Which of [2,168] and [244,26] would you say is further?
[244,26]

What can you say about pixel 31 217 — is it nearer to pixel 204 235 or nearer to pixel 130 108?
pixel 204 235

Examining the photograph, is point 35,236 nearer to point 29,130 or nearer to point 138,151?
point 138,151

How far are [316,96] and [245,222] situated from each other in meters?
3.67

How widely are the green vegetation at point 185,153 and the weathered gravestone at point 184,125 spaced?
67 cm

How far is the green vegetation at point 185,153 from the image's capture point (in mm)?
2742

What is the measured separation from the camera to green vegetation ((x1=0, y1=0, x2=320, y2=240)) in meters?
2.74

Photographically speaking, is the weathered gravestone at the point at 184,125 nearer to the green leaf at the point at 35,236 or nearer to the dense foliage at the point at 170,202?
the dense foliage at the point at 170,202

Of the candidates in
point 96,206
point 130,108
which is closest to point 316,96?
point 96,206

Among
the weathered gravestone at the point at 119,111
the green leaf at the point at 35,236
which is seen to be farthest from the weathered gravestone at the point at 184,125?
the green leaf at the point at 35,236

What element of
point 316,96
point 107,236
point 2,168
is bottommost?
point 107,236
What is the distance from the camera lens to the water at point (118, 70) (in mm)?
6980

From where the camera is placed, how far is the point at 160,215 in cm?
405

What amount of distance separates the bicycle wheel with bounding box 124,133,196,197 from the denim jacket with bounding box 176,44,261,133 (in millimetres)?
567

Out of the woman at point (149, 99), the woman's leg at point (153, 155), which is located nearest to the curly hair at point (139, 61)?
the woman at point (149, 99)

---

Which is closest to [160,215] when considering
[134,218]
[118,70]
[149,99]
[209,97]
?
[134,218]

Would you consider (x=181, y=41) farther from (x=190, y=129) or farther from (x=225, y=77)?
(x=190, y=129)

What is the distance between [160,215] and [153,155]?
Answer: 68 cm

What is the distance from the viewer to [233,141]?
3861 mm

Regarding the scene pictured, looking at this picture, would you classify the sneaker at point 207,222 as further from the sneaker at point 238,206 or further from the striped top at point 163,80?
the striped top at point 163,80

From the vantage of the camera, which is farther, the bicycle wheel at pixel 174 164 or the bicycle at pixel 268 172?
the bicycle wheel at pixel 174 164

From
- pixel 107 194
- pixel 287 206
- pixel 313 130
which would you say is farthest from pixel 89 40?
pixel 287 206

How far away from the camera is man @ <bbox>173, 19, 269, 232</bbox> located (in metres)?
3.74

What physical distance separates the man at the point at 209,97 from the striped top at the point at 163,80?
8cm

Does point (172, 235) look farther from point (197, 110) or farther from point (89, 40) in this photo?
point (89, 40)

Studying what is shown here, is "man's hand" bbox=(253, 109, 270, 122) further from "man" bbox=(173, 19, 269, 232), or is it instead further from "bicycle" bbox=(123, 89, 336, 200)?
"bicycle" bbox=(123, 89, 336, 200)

◆ **Request**
Extract every line of the listing above that contains the string "wheel".

◆ **In response**
What amount of distance separates the bicycle wheel with bounding box 124,133,196,197 from the denim jacket with bounding box 176,44,261,133 (in millimetres)?
From the vantage of the camera, which is farther, the bicycle wheel at pixel 174 164 or the bicycle at pixel 268 172?
the bicycle wheel at pixel 174 164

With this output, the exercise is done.